İnternet Ortamında Fikri Mülkiyet İhlalleri

 

Giriş

Küreselleşen dünyada özellikle 19. yy’dan sonra bireyler, çabalarıyla ortaya çıkardıkları eserlerini koruma ihtiyacı duymuştur. Fikri mülkiyet hakları ABD ve Çin gibi ticaretin yoğun odluğu yerlerde oldukça önemlidir. AB’de bu konuda önemli çalışmalar yapmaktadır. Türkiye’de AB’ye uyumlaşma süreci kapsamında fikri mülkiyet hakları alanında çalışmalar yapmaktadır. Günlük yaşantımızda her alanda hayatımıza kolaylıklar getiren internet fikri mülkiyet alanında çözülmesi zor problemlere neden olmaktadır. Fikri haklar konusunda ortaya çıkan eserler teknolojik gelişmelere uyum sağlayarak kopyalama ve yayınlama özellikleri değişmiştir ve bu durumda hak sahiplerinin haklarının internet üzerinden ihlal edilmesine sebep olmuştur (İzmirli, 2012).

Fikri mülkiyet eserlerinin paylaşımının internet üzerinden yapılması günümüzde internet ortamında fikri mülkiyet haklarının ne şekilde korunacağı sorununu gündeme getirmiştir. Yeni medya yapısı üzerinden fikri hakların hak mı haksızlık mı olduğu hakkında doktrinde tartışmalar vardır. İnternet üzerinde en önemli etik sorunlardan birisi, izin almaksızın eserin yayılmasıdır.  İnternet ortamında eserin kopyalanması ve dağıtılması çok hızlıdır ve kısa sürede çok sayıda kullanıcı tarafından kopyalanabilir. Bu durumda eser sahipleri için fikri mülkiyet haklarının ihlaline neden olmaktadır. İnternet bilginin modem ya da kablo aracılığıyla kişisel bir bilgisayar erişimine sahip herhangi biri tarafından yayımlanabildiği bir sistemdir. Bu tarz karmaşık bir sistemde fikri mülkiyet hakların korunmasına yönelik bağlayıcı normlar konulabilir mi ya da uygulanabilir mi bu konu tartışmalıdır. Her durumda eser sahiplerinin haklarının maddi ve manevi olarak korunması gerekmektedir. İnternet ve sosyal medyanın yaygınlaşması ile birlikte telif hakları ihlalleri de artmıştır. Konu ile ilgili 5651 sayılı İnternet Ortamında Yapılan Yayınların Düzenlenmesi ve Bu Yayınlar Yoluyla İşlenen Suçlarla Mücadele Edilmesi Hakkında Kanun kaynak niteliğindedir (Medin, 2017).

Verilen talimat 1 » Listede "How far in distance" ifadesini içeren satırdan başlayıp "0.05 meters" ifadesini içeren satırda biten bölümü, "grassy hillside" yerine "green slope" koyarak yeniden yazın ve geri kalan her şeyi değiştirmeden bırakın.
Verilen talimat 2 » İnternette fikri mülkiyet ihlalleri üzerine olan metni son cümlesinden sonra devam ettirerek tamamlayın.
Metin ile aşağıdaki liste arasında hiçbir bağlantı yoktur.

Mevcut liste »
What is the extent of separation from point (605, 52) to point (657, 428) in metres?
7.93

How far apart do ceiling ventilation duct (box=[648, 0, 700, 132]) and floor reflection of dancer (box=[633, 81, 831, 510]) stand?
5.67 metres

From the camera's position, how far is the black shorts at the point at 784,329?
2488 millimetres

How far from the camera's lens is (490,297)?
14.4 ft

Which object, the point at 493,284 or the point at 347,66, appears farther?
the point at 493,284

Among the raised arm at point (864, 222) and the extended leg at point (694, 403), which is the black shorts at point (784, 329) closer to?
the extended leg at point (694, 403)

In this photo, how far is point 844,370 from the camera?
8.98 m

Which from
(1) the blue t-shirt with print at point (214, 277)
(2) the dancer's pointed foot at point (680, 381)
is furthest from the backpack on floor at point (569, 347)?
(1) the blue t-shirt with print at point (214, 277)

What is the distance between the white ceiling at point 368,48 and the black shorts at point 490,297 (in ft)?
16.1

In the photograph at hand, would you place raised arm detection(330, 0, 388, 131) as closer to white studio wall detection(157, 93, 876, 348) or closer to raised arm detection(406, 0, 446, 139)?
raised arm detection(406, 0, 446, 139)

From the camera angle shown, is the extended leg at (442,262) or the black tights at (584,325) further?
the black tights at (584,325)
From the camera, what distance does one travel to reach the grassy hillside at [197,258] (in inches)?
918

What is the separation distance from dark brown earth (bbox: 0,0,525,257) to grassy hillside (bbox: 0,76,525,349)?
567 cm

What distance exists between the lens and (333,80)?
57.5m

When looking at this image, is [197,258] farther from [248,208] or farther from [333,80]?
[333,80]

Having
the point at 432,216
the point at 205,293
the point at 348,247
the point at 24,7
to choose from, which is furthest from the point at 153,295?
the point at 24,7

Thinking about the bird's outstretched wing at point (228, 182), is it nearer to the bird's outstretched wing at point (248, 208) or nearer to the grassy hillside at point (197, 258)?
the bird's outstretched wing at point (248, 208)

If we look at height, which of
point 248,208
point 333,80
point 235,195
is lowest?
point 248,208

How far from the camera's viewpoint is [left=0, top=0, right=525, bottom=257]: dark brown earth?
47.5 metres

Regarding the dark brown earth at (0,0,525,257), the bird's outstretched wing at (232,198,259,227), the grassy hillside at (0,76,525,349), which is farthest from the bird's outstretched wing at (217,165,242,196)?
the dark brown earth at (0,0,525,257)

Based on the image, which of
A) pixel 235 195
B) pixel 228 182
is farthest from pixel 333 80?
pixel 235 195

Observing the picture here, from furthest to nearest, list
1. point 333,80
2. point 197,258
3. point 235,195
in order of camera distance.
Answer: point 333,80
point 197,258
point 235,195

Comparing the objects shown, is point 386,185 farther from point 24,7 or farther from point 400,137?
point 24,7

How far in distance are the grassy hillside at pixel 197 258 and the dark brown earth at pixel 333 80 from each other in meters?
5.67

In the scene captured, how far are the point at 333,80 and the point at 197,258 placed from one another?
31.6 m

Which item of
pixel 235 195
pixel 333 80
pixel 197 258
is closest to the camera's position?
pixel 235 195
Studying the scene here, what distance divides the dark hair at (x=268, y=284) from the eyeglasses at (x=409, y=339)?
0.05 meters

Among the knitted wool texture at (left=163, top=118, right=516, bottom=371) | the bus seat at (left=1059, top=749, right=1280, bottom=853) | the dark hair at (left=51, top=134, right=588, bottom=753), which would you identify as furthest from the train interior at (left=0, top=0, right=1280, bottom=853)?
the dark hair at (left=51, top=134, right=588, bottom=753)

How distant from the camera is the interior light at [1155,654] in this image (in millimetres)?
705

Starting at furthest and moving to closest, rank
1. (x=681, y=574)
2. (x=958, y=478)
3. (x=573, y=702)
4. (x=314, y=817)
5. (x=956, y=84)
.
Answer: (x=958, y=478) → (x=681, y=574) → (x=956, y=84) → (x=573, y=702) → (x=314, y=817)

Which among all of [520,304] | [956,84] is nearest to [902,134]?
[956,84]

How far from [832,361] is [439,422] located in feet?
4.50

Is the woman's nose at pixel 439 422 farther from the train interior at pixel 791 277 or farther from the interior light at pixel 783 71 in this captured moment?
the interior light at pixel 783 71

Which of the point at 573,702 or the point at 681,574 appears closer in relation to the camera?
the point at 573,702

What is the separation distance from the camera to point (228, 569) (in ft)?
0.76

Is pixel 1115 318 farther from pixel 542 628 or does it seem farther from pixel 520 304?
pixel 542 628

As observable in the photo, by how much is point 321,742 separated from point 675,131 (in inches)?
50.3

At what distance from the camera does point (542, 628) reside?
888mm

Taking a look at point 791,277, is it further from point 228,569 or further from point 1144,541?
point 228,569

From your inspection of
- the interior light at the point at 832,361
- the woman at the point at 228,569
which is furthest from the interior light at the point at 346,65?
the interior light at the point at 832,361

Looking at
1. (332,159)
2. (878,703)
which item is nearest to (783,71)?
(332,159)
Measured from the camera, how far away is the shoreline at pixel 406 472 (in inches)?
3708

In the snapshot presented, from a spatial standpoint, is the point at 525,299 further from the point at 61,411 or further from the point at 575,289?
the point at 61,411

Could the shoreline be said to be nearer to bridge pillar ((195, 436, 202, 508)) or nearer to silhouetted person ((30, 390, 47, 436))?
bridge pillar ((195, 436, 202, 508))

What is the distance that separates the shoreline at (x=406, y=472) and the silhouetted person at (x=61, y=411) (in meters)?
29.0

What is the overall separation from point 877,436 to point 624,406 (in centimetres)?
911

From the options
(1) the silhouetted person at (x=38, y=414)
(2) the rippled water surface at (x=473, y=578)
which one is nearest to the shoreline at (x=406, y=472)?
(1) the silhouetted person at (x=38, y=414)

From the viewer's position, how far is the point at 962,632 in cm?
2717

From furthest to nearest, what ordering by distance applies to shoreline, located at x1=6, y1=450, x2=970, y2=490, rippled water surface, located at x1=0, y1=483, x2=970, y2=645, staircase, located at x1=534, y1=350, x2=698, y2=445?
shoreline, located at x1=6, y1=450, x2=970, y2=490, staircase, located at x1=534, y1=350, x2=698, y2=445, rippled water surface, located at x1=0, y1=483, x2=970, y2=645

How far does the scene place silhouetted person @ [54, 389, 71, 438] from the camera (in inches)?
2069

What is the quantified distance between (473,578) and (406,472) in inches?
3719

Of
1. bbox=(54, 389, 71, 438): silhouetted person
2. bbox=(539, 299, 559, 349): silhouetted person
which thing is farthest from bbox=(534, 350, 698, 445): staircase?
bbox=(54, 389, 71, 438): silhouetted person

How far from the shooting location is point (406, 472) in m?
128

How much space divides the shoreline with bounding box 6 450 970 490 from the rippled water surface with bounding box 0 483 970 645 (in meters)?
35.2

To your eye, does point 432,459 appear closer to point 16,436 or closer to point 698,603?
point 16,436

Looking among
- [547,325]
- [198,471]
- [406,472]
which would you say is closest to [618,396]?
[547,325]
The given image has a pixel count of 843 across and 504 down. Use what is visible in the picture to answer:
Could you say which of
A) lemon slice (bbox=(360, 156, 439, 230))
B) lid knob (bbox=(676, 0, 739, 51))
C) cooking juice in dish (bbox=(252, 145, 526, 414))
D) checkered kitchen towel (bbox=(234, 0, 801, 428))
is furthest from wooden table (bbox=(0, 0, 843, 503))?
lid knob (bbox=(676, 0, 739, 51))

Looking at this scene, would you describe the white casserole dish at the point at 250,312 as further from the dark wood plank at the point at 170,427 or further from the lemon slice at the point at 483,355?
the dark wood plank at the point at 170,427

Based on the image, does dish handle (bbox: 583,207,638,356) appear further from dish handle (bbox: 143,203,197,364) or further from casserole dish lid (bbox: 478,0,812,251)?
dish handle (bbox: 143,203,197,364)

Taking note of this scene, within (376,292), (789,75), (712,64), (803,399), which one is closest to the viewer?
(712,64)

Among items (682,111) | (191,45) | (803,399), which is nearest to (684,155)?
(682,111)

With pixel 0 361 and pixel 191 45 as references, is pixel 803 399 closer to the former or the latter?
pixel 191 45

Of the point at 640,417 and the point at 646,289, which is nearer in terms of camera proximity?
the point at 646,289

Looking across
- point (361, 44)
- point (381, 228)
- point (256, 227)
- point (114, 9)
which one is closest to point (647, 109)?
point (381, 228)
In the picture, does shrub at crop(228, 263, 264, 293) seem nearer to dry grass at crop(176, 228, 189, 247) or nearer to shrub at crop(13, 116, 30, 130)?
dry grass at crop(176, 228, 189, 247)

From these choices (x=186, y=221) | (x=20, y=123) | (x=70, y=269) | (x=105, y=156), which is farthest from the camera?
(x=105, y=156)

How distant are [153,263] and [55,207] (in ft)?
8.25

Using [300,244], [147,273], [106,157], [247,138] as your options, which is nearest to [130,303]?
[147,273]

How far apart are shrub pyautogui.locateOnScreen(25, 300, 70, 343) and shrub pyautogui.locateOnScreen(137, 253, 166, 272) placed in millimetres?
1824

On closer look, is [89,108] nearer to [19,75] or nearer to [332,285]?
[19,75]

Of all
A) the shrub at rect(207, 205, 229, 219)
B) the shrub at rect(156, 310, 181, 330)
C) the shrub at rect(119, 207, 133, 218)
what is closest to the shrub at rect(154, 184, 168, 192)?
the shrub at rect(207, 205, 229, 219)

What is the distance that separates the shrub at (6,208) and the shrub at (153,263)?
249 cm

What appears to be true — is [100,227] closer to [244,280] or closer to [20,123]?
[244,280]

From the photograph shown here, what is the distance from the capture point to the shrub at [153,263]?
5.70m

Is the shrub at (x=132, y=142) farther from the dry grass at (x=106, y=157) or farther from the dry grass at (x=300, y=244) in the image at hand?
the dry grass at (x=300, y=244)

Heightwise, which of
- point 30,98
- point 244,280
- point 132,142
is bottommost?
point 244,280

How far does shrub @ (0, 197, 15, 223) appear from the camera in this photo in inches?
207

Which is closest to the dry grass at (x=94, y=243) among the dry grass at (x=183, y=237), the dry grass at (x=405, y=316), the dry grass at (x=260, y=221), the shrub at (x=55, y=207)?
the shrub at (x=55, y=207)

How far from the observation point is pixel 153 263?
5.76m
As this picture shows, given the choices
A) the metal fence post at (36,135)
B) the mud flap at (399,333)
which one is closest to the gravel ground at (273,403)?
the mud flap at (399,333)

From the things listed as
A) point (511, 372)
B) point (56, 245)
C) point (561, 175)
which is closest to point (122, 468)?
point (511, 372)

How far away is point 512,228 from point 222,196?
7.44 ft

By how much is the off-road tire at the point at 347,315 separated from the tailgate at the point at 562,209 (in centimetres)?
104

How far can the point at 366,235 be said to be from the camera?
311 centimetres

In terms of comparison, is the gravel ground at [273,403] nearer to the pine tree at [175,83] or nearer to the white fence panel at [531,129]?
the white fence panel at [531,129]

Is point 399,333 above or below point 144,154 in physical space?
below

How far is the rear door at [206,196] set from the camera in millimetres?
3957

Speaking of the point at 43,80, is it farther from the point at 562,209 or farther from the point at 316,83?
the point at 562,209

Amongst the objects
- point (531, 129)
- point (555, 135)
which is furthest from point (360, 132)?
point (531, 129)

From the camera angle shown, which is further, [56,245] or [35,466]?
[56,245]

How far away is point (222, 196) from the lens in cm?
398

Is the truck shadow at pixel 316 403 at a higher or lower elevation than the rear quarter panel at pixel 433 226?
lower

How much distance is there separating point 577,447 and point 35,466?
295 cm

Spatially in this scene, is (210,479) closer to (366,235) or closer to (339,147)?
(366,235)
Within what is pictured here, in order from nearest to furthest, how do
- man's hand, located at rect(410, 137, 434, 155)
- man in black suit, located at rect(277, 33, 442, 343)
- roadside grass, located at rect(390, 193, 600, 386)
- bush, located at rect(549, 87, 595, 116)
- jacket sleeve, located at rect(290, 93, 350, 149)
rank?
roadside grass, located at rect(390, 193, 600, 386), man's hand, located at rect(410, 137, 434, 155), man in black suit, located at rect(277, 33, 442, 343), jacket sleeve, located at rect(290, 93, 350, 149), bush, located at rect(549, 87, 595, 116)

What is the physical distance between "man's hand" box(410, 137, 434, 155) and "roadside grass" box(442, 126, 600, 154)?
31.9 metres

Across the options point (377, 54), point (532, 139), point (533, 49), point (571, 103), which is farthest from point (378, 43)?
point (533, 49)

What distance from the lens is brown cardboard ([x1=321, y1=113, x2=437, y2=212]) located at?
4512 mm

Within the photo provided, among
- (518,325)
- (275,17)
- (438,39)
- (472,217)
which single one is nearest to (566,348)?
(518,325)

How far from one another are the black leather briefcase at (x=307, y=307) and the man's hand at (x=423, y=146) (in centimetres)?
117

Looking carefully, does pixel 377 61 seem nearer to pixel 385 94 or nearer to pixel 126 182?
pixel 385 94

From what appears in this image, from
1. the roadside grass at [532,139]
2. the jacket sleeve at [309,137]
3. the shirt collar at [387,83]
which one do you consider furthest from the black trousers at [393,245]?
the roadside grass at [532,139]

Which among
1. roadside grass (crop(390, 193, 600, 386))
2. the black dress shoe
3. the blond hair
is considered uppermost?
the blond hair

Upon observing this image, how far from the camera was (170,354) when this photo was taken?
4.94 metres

Yazılı cevap 1 »
How far in distance are the green slope at pixel 197 258 and the dark brown earth at pixel 333 80 from each other in meters?
5.67

In the scene captured, how far are the point at 333,80 and the point at 197,258 placed from one another?
31.6 m

Which item of
pixel 235 195
pixel 333 80
pixel 197 258
is closest to the camera's position?
pixel 235 195
Studying the scene here, what distance divides the dark hair at (x=268, y=284) from the eyeglasses at (x=409, y=339)?
0.05 meters

Yazılı cevap 2 »
 

 

 

 

 

 

  1. Fikri Hak Sahipliği ve Bundan Doğan Haklar

 1.1. Temel Kavramlar

İnternet, teknik anlamda, birçok bilgisayarın birbirine bağlı olduğu ve dünya çapında yaygın sürekli büyüyen bir iletişim ağıdır. İnternet, merkezi olmayan bir ağ üzerinden iletişimin sağlanmasıdır. Bilgi transferinin sağlanması amacıyla kara yoluna benzeyen bir iletişim ağı şeklinde kurulmuştur. Bağlantı hatlarından birinin zarar görmesi durumunda dahi iletişim kesintiye uğramaz ve bilgi bir başka hattan bilgisayara aktarılır (Bozca, 2014).

Fikri mülkiyet, bir gerçek ya da tüzel kişiye ait fikir ürünüdür, eser sahibi kişiler ya da kuruluşlar eserlerini serbestçe paylaşmayı ya da kullanımlarını belirli şekilde kontrol etmeyi tercih edebilir (Bozca, 2014). Fikir ve Sanat Eserleri Kanunu’na göre, eser, “Sahibinin hususiyetini taşıyan ve ilim ve edebiyat, musiki, güzel sanatlar veya sinema eserleri olarak sayılan her nevi fikir ve sanat mahsulleridir.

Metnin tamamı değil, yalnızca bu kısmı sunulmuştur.